Gestellte Aufgabe A:
Zähle alle Personen auf, die im Interview mit Walter Knauer mit Namen genannt werden.
Gestellte Aufgabe B:
Zitiere aus dem Interview mit Walter Knauer wörtlich die Stelle, die mit „Walter Knauer: Michael“ beginnt und bis einschließlich „Sinn für dich?“ reicht.

Kaffeehändler Walter Knauer über sein Lebensprojekt “Pacha Mama”
Zu Kaffee griff er früher nur selten. Heute ist Kaffee einer von Walter Knauers Lebensinhalten. Für ihn zählt der Gedanke von nachhaltigem Kaffeehandel mit den Menschen dahinter im Blick. Im Interview erzählt er uns, warum Geld nicht alles ist, warum er seinen Kaffee nicht jedem verkauft und warum auf manchen Farmen die Selbstverständlichkeit von Toiletten-Türen keine ist.
Siemens war früher dein Arbeitsplatz – seit einigen Jahren machst du in Kaffee. Und das obwohl du Kaffee zu diesem Zeitpunkt gar nicht mal mochtest. Warum hast du dich für diesen Szenenwechsel entschieden?
Walter Knauer: Michael Scherff, mein ehemaliger Arbeitskollege, Freund und Geschäftspartner, und ich sind vor Jahren in Frührente gegangen. Nichts zu tun war aber keine Option. Zeit ist ein Geschenk, wir wollten etwas Sinnvolles damit tun und unsere Erfahrungen einbringen. Michael erzählte mir von Peru, seine Frau Mari kommt von dort. Die Cafetaleros in ihrem Dorf waren nahezu pleite gegangen. Wir wollten helfen, das Projekt PachaMama war geboren.
Das klingt ein bisschen nach den Aussteigergeschichten, bei denen Leute nach der Tretmühle des Arbeitslebens was Sinnvolleres gefunden haben. Macht Kaffee Sinn für dich?

Bereitgestellte Daten:
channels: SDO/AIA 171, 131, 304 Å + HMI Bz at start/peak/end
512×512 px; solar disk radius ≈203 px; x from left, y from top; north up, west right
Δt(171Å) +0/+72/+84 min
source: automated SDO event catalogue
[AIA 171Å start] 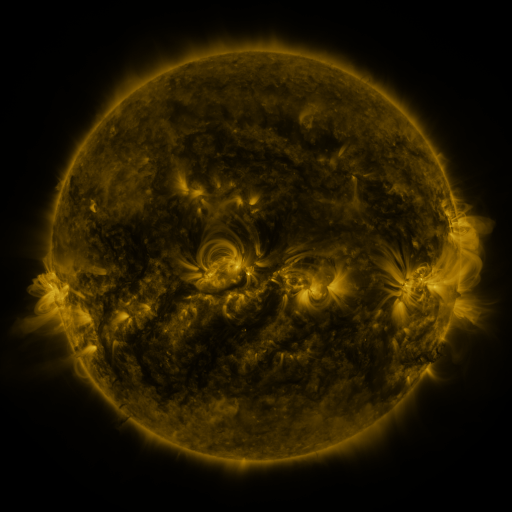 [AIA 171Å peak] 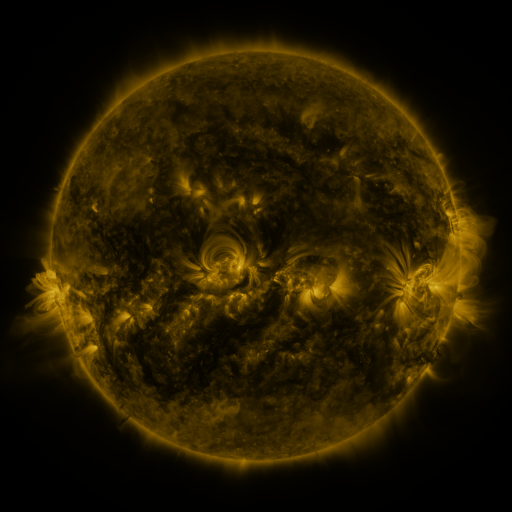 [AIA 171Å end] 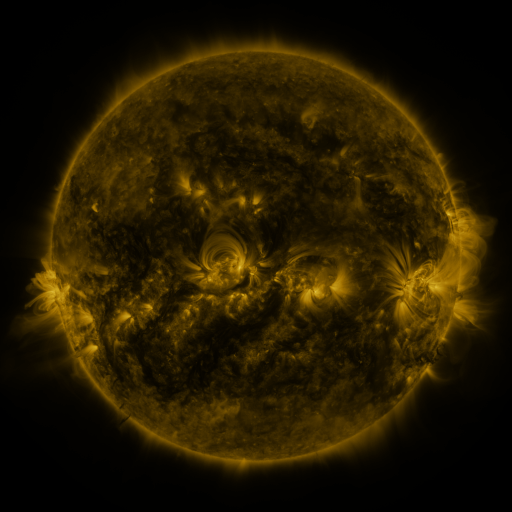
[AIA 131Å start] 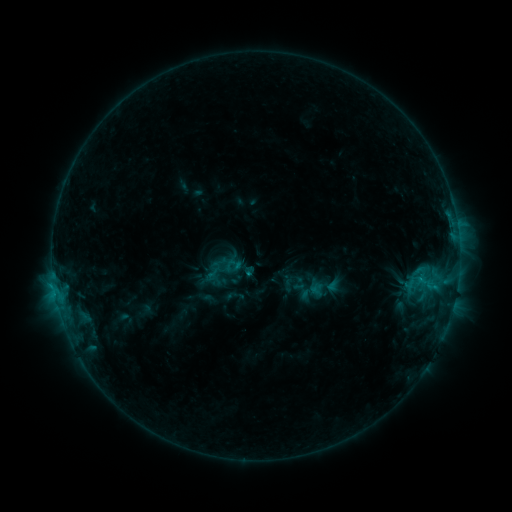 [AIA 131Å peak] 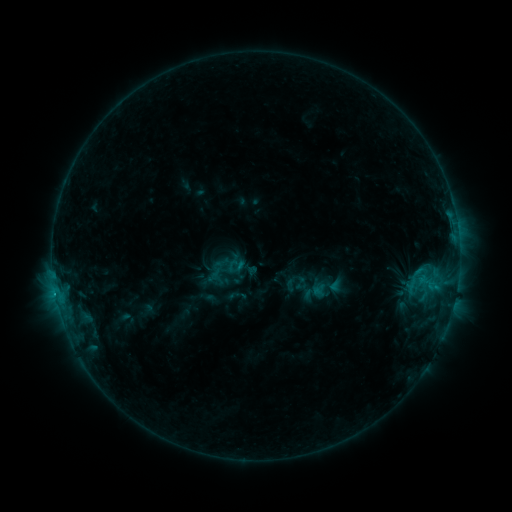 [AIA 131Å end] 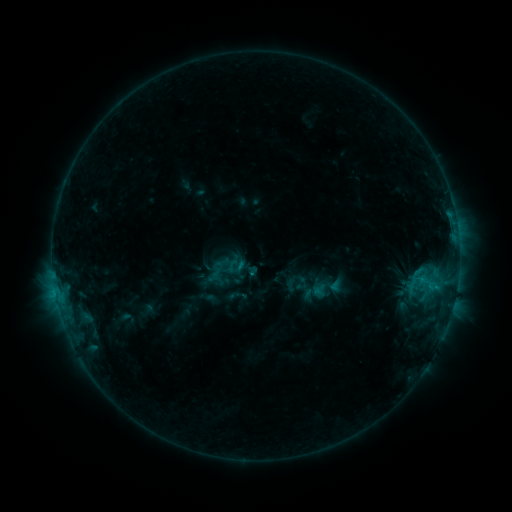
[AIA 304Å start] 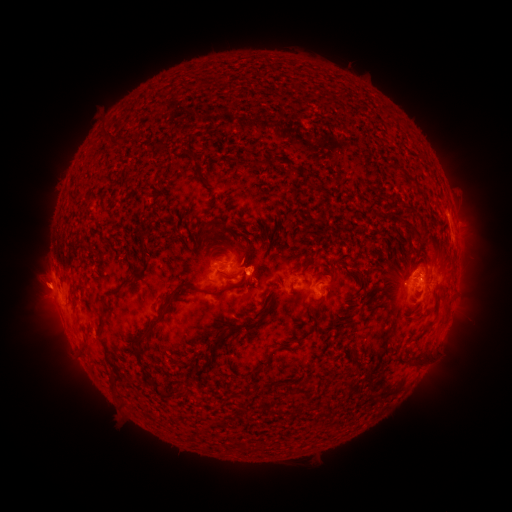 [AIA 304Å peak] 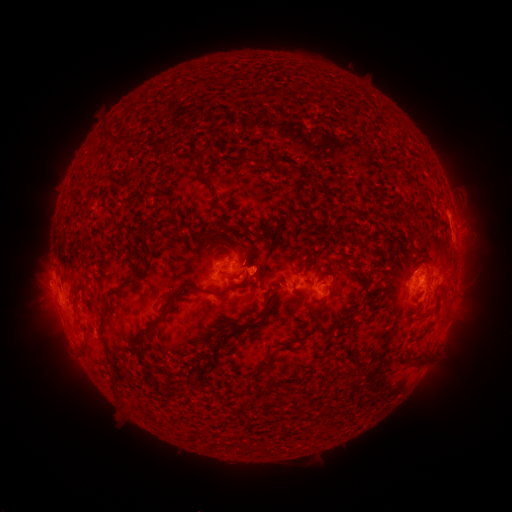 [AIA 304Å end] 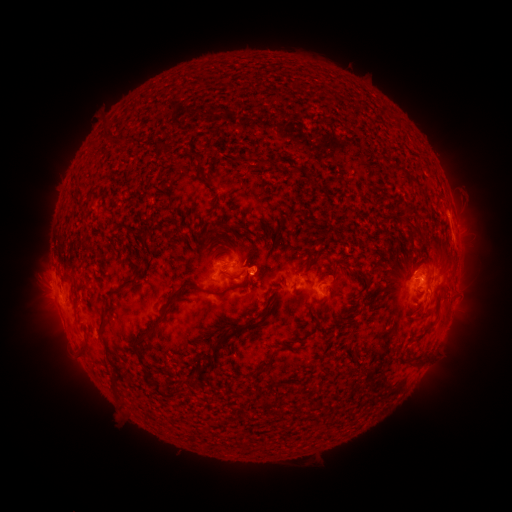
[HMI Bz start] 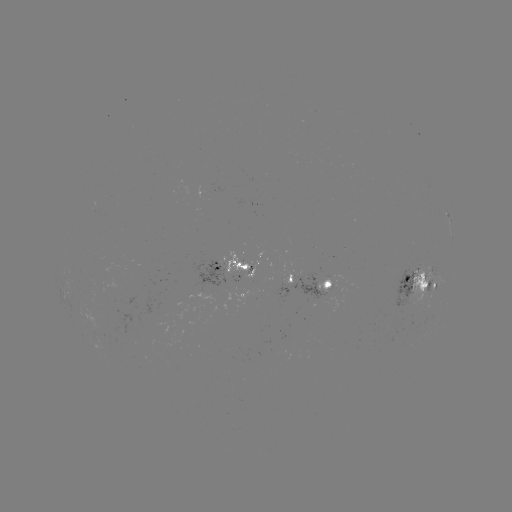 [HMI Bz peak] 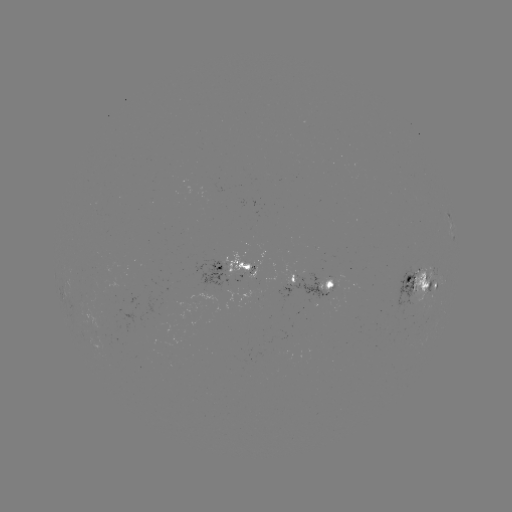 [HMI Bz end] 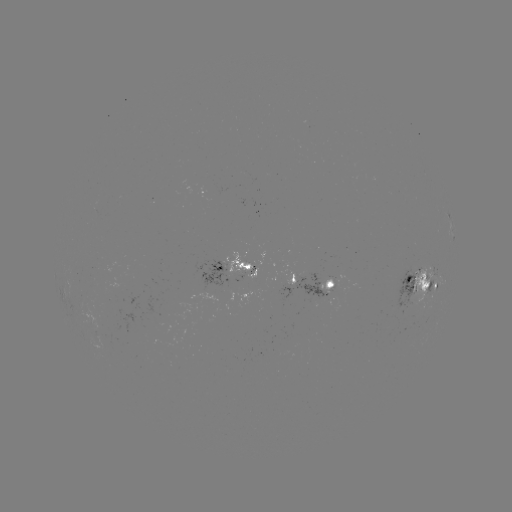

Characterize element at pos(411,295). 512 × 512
emerging-flux region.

Richtige Antwort A:
Walter Knauer, Michael Scherff, Mari

Richtige Antwort B:
Walter Knauer: Michael Scherff, mein ehemaliger Arbeitskollege, Freund und Geschäftspartner, und ich sind vor Jahren in Frührente gegangen. Nichts zu tun war aber keine Option. Zeit ist ein Geschenk, wir wollten etwas Sinnvolles damit tun und unsere Erfahrungen einbringen. Michael erzählte mir von Peru, seine Frau Mari kommt von dort. Die Cafetaleros in ihrem Dorf waren nahezu pleite gegangen. Wir wollten helfen, das Projekt PachaMama war geboren.
Das klingt ein bisschen nach den Aussteigergeschichten, bei denen Leute nach der Tretmühle des Arbeitslebens was Sinnvolleres gefunden haben. Macht Kaffee Sinn für dich?